See you on the other side.


[November 3rd, 2016, 12:oo p.m.]

I’m still not sure if I dreamed all that. Try as I might, I can’t shake the feeling of unreality of it all. My phone practically exploded, buzzing itself almost off the table, as I watched the celebration begin on the field.

What a game. What a series. What a finish. 

To be totally honest, when Bryant threw that final out to Rizzo, what I felt wasn’t shock, or excitement, or elation.

What I felt was relief. Emotionally-exhausted relief. I didn’t even cry out or cheer. All I could muster in that numb unreality was a silent fist-pump, standing in the middle of my living room, as my wife smiled and watched me from the couch.
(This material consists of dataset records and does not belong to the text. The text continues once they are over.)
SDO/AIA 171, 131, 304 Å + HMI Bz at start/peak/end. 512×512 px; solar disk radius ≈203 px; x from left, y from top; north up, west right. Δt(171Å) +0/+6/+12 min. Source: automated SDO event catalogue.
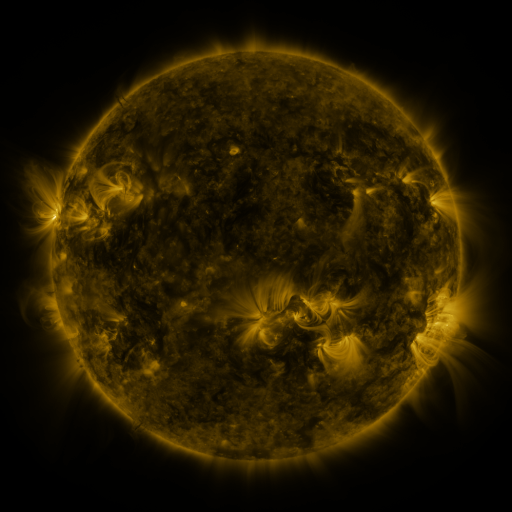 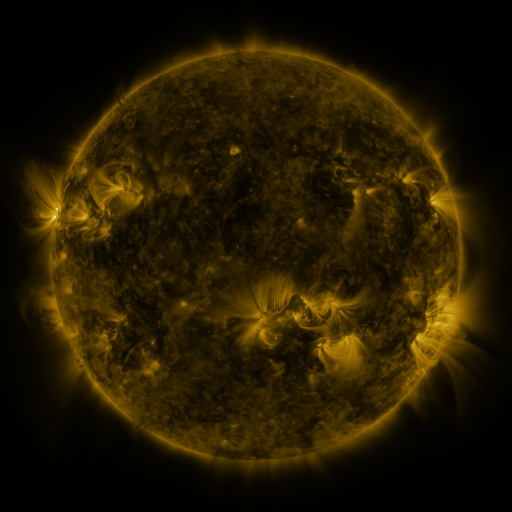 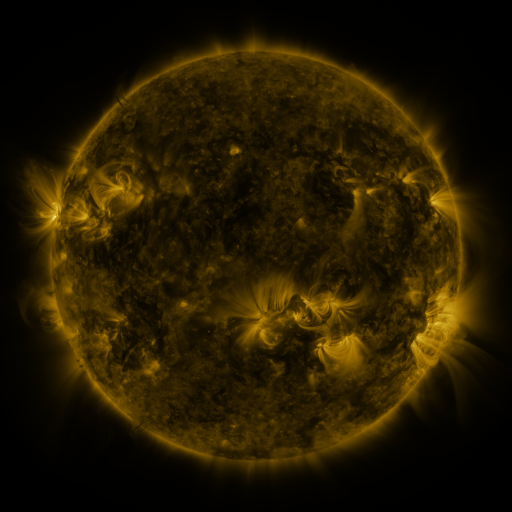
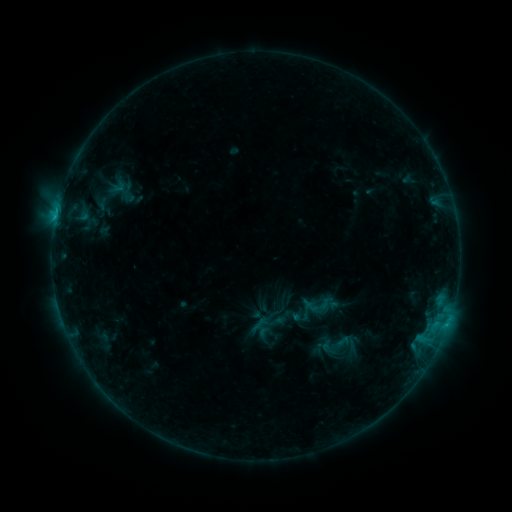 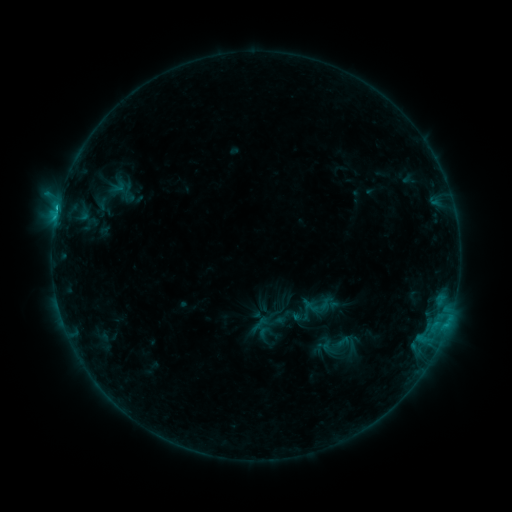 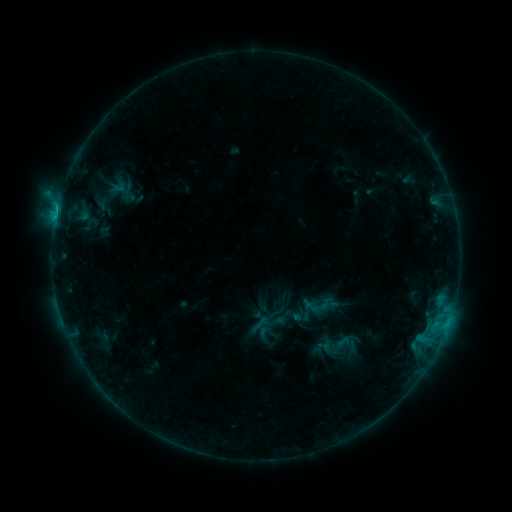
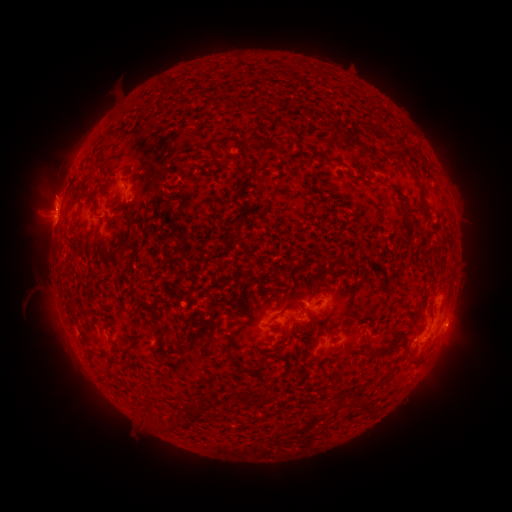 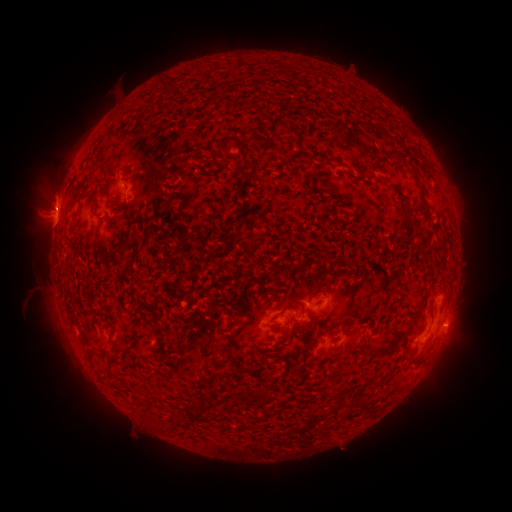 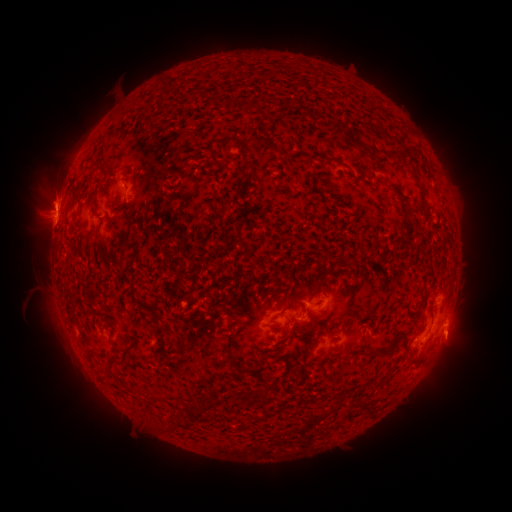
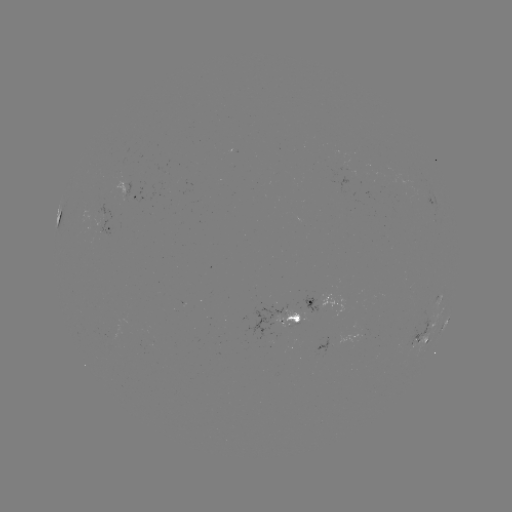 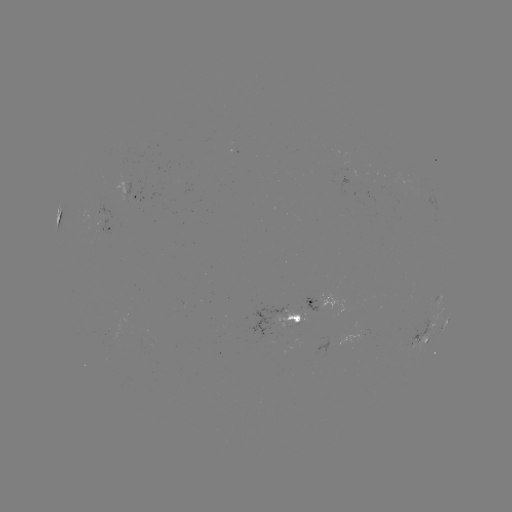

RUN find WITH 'C1.0 flare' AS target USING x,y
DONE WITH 58,209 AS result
[Why standing in the middle of the living room? Because I was excited or into the moment? Oh, no, no, no. Because my blasted rabbit-ears antenna on the blasted television decided to freak out and stop showing the game IN THE BOTTOM OF THE TENTH. For three tense minutes as I fiddled with the antenna, I struggled to keep my frustration in check. It finally pixelated itself back to a picture with 2 outs.]

Even after the guys rushed onto the field, jumping around and screaming, as interviews were given and awards were handed out (and I watched through the frequent glitching of the TV signal), I just sat. When I finally reached for my phone and started cycling through the messages, my first tweet in response pretty much summed up my feelings:


And now it’s Thursday. I’m at work. Life doesn’t stop when history is witnessed. It just keeps rolling. But the November sun is shining just a touch brighter today, and its glow is reflected off the skin of the bright green apple on my desk.



Here’s the thing, though, gang: There’s more to life than this game that I have loved and followed for most of my life.

Last night, before the game, I tweeted out something I still fully believe: as much as baseball is a good gift from God that we can enjoy, it’s all dust and noise in the light of eternity. Baseball is a fun thing, a good thing, but it isn’t an ultimate thing. Why? Because baseball is a wonderful pastime but a terrible god. Our hearts must be aimed much higher than the outfield bleachers.

While we Cubs fans will revel in this off-season as our beloved team are the “reigning” champs, in April they’ll have to give the trophy back and put that title back on the line. And they may even lose.

And guess what? That’s okay.

Because baseball teams and loved ones and life itself will let us down and disappoint us, and that’s just life. But even that very disappointment will be a loving reminder that we were made to put our ultimate hope, our ultimate joy, in Someone profoundly greater than all of this.

All these lesser joys are sweet to the taste, but they are the faintest echoes of that Greater Joy–a joy unfading, an inheritance undefiled, a victory unending, secure forever for us by the death and resurrection of Jesus.